Reviewed by Sam van Heerden
Layered, ethereal chanting reverberates through the air in an old power station on the outskirts of Makhanda. Spoken word interweaves the rich history of this frontier town with the soft sounds of Afro-jazz, “Stillness to the sounds of resistance, builds on the backs of our forefathers… Listen. Listen to the sounds of this resistance.”
Composed and workshopped over the last three days at The Black Power Station in Makhanda, the music of the rotating recording ensemble, SPAZA, was grounded in themes of prophecy, re-birth, and black power. The familiar swing of jazz morphs into an introspective ambience, loop pedals echoing the otherworldly vocals of Nosisi Ngakane and prayer beads emulating rain before lifting into the upbeat rhythms of Afro-soul and a lyrical call to “dance forever”.
Filled with colourful, geometric art and stacked bookshelves in every corner, and under the watchful eye of Che Guevara, whose poster hangs on the wall, the power station is a space for dialogue. It was here that SPAZA found its inspiration – in the pages, conversations, and thoughts which transpired in that forgotten space now reborn. Their creation was anchored as much in the past, channelling the history of the prophet and warrior Makhanda Nxele, as in the innovative present.
SPAZA represents, like its namesake, ‘the most necessary things at the most opportune of times.’ Site-specific and emergent, this musical collaboration has no static form: it has no permanent members and platforms, the kind of innovation that can only arise from diverse musicians coming together to create something truly ephemeral.
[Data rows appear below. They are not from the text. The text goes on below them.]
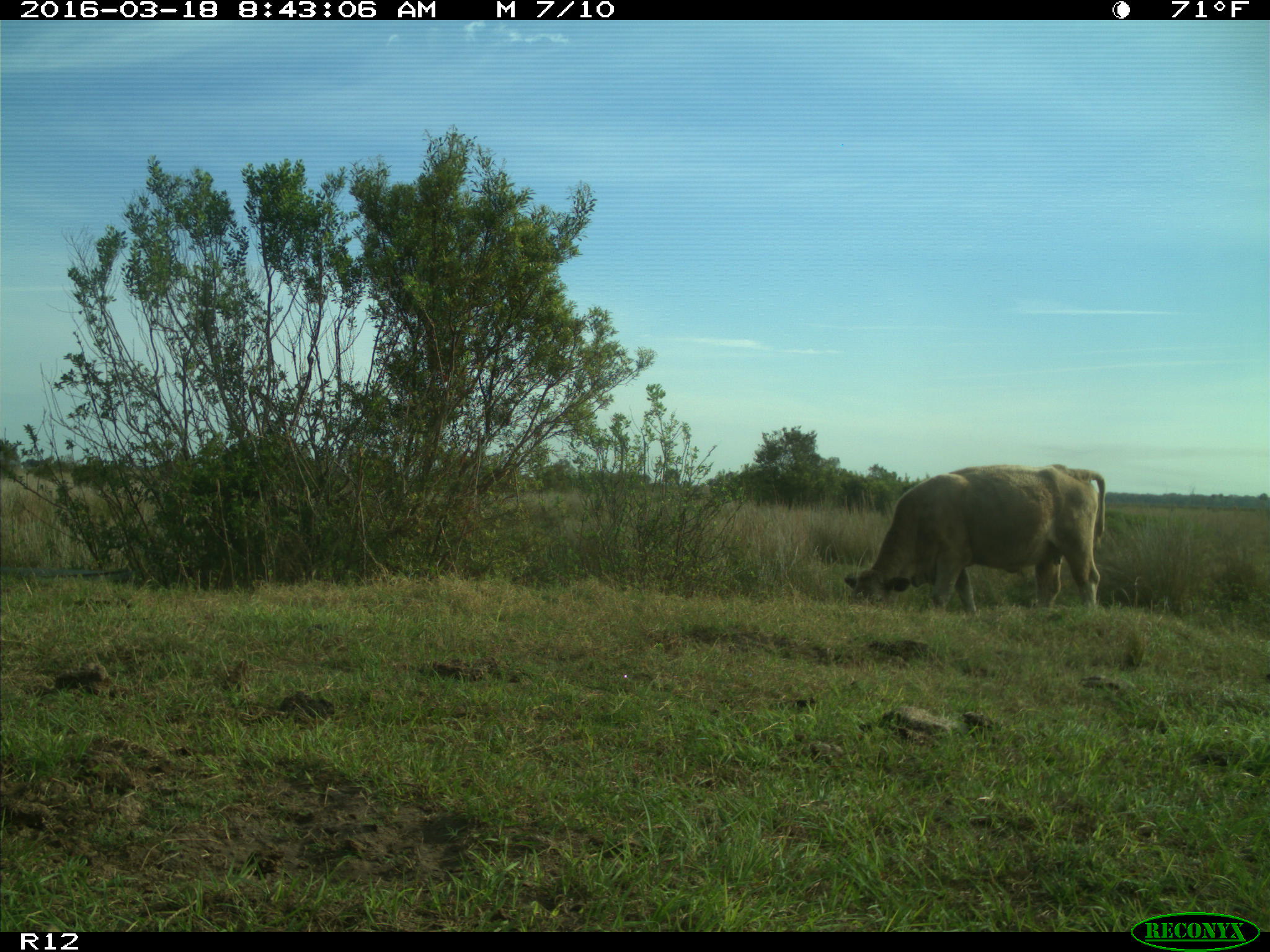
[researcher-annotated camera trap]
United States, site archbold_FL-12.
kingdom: Animalia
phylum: Chordata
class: Mammalia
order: Artiodactyla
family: Bovidae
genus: Bos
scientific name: Bos taurus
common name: domestic cow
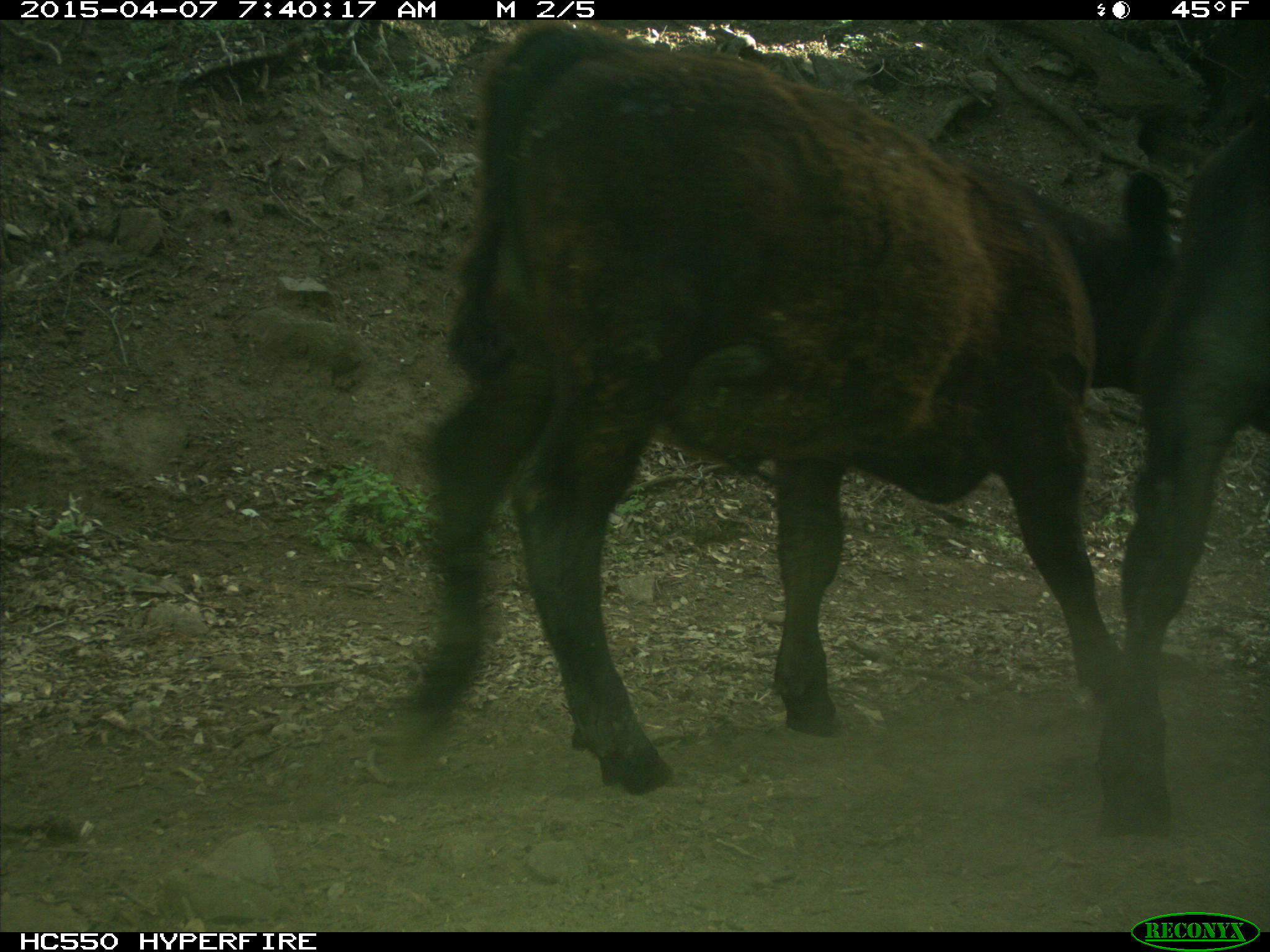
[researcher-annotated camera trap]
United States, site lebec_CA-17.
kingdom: Animalia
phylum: Chordata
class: Mammalia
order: Artiodactyla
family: Bovidae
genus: Bos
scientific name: Bos taurus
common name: domestic cow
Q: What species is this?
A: Bos taurus (domestic cow).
The ensemble was curated by Mushroom Lab, an experimental sound lab emerging from the creative hub of Johannesburg. Four unique SPAZA albums have been released, each with different musicians and sounds. This workshopped composition will be recorded for vinyl, and the ensemble will take it to Europe at the end of the month, including France, the Roskilde Festival in Denmark, and Belgium.
Although out of sync here and there and not quite the party suggested by its blurb, the six-person performance was undoubtedly powerful. Ngakane’s haunting and dynamic voice is a highlight, as are the rhythm keepers, Gontse Makhene on percussion and Lungile Kunene on drums. Melancholic at times and celebratory at others. Its experimental and collaborative style stood out as something unique: a spontaneous creation grounded in the soil of The Black Power Station in Makhanda at the National Arts Festival 2022; the here and now.